The confirmed $65 a share preliminary offer from Chubb to buy The Hartford is equivalent to just 1.44x tangible book value, well below the price of $80+ per share or 1.8x tangible book value the US insurer would be expected to fetch, according to Wells Fargo analysts.

The Hartford share price

In an analysis piece late yesterday after The Hartford confirmed the unsolicited approach, this publication reported expectations from investor sources that a successful offer would likely need to be closer to the estimated 1.79x book value that Ace paid for Chubb five years ago.

And in a detailed note following Chubb’s announcement confirming an initial bid of $65 a share for its smaller rival, Wells Fargo analyst Elyse Greenspan said the offer falls short.

“We view the $65 per share (1.44x tangible book) as too low as we had expected [The Hartford] could warrant a price above $80 per share (or 1.8x tangible book),” she commented.

The Hartford’s shares ended the day up 18.7 percent at $68.15, above the Chubb initial offer price, implying that the market expects the Evan Greenberg-led insurance giant to up its offer or for counter bidders to emerge, or both.

The Hartford shares trade up 19% on Chubb bid

Chubb shares were down by 2.6 percent, compared with a 1.5 percent dip for the S&P 500.

Greenspan said she expects that if The Hartford is sold it will go for well above $65 per share.

At the initial Chubb offer price the estimated overall purchase price would be $23.5bn, which the analyst said could be financed with $9.4bn of cash – from excess capital – $4.6bn of debt and $9.5bn of equity.

It would represent a 1.44x multiple of tangible book value, which she estimated at $45.11 a share, and a 13.2 percent premium to The Hartford’s undisturbed share price.

Wells Fargo’s Chubb-Hartford merger assumptions

Greenspan suggested the fact that Chubb has stated that the majority of consideration would be in the form of cash may explain the lower-than-expected initial offer price.

The analyst modelled pro forma numbers for the deal that point to around 18 percent earnings per share accretion to current 2023 estimates if Chubb is able to buy The Hartford at $65 a share.

The analysis was based on an assumption of no revenue synergies but expense synergies of $700mn, or around 15 percent of The Hartford’s current expense base, partially offset by additional interest expense of $200mn associated with its estimated debt raise to fund the transaction.

She added that the deal at that price would also be accretive to book value, but dilutive to tangible book value.

Strategic sense

This publication reported yesterday that a key attraction to Chubb in buying The Hartford likely lies in the US insurer’s small commercial book of business.

And in a note last night, KBW analyst Meyer Shields said that while still early in the process, “this acquisition would make solid strategic sense for Chubb”, subject to deal price.

Based on a final deal price of $75 a share, Shields estimated at least 9 percent accretion to 2022E earnings per share.

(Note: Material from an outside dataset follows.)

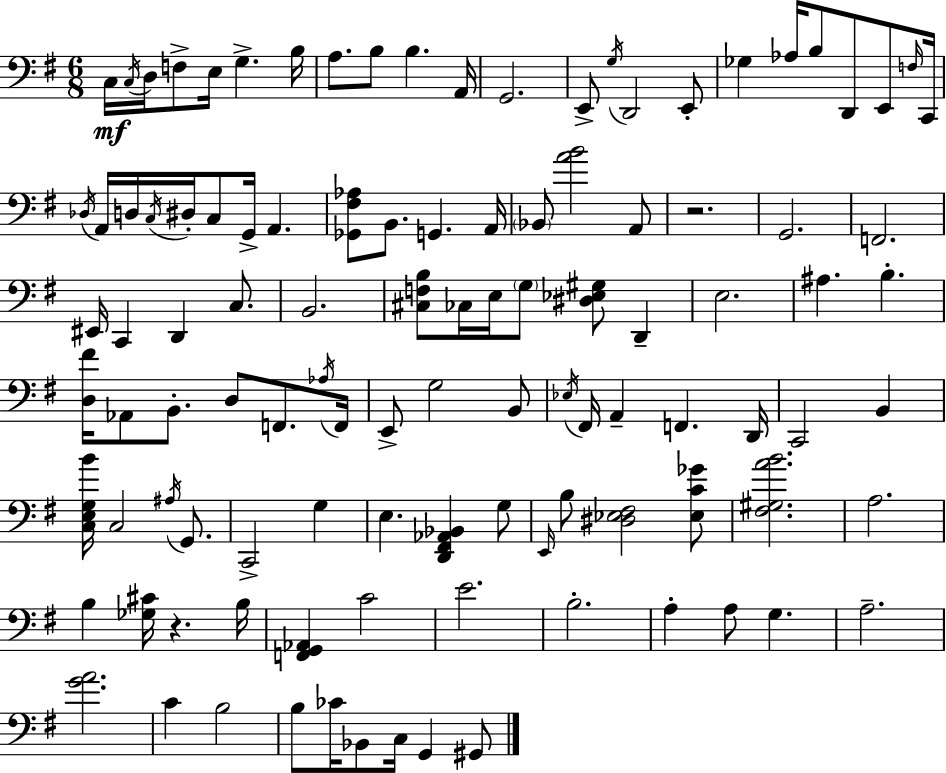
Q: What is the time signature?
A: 6/8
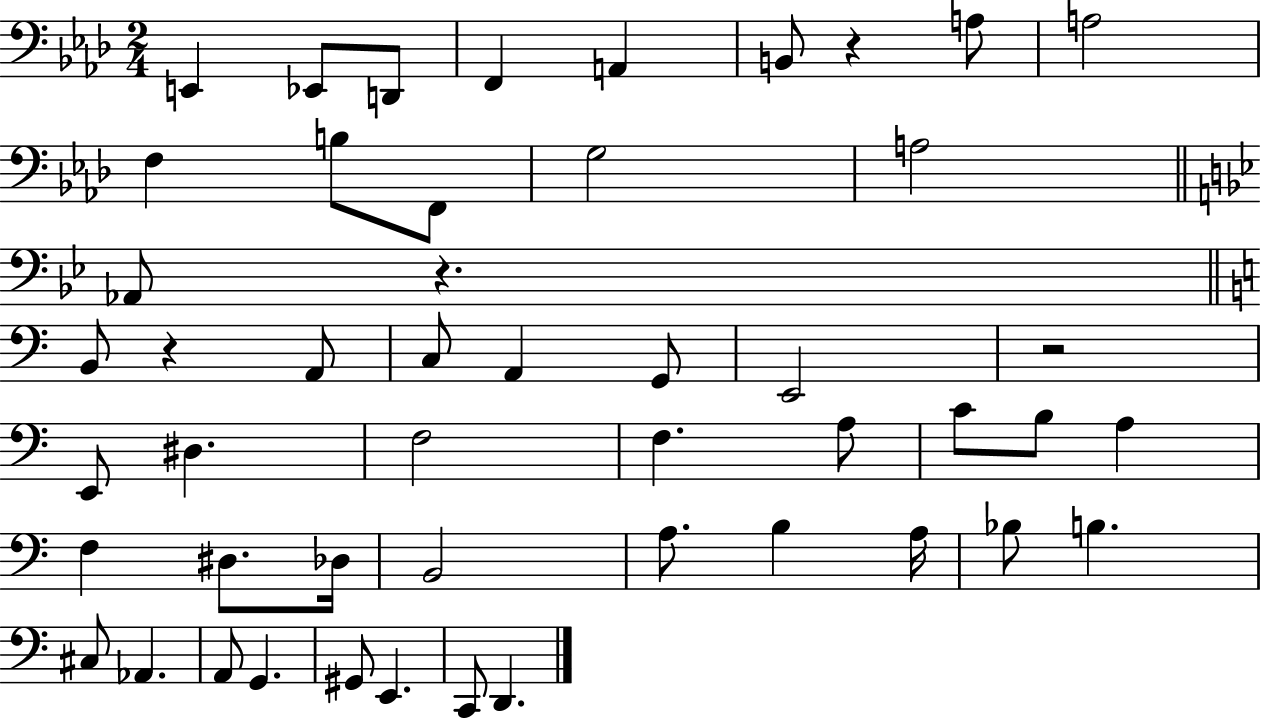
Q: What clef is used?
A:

“We think [The Hartford] would provide [Chubb] with significant scale and demonstrated expertise within small commercial, improving underwriting profit (reflecting both higher rates and [The Hartford’s] recent efforts) within middle market and global specialty, along with scale in both standard personal lines and group benefits,” the analyst commented.

If a deal is consummated, the combined Chubb and The Hartford entity would boast “superior scale and analytics” to most smaller competitors, enabling it to also “capably defend itself” against competition from large, strong competitors that have been ramping up in the small commercial segment.

Shields acknowledged that he had “clearly overestimated” the initial bid from Chubb, albeit that it was described by the suitor as preliminary.

He added that his own initial assumption of a $70-$75 a share offer to buy The Hartford describes where the deal is more likely to get done.

The analyst also commented on the timing of the deal, suggesting that the move from Chubb is not a cyclical play.

“We see it as Chubb permanently establishing or expanding its presence in several key strategic product lines. Our best guess is that the timing mostly reflects the fading macroeconomic risk associated with Covid, along with Chubb’s materially bolstered capital levels,” said Shields.

Rival bidders?

With Chubb’s initial offer well below expectations in investor circles, there is a likelihood that rival bidders may come into the frame.

The Insurer yesterday highlighted Berkshire Hathaway along with European giants Zurich and Allianz as potentially interested parties looking for scale in the US, particularly in the small commercial space.

Shields pointed to Berkshire and Travelers as potential bidders that could, “and should”, look for more scale among very small commercial accounts business.

“We are somewhat skeptical of Travelers’ prospects, as we think Connecticut regulators would be uneasy about potential job losses from two Hartford-based (more or less) companies combining, and we think agents would worry about having too much standard commercial business concentrated with a single carrier,” the analyst commented.

He added that large personal insurers such as Allstate or Progressive that have been looking to build out their commercial business could be interested, as could international buyers from either Europe or Japan.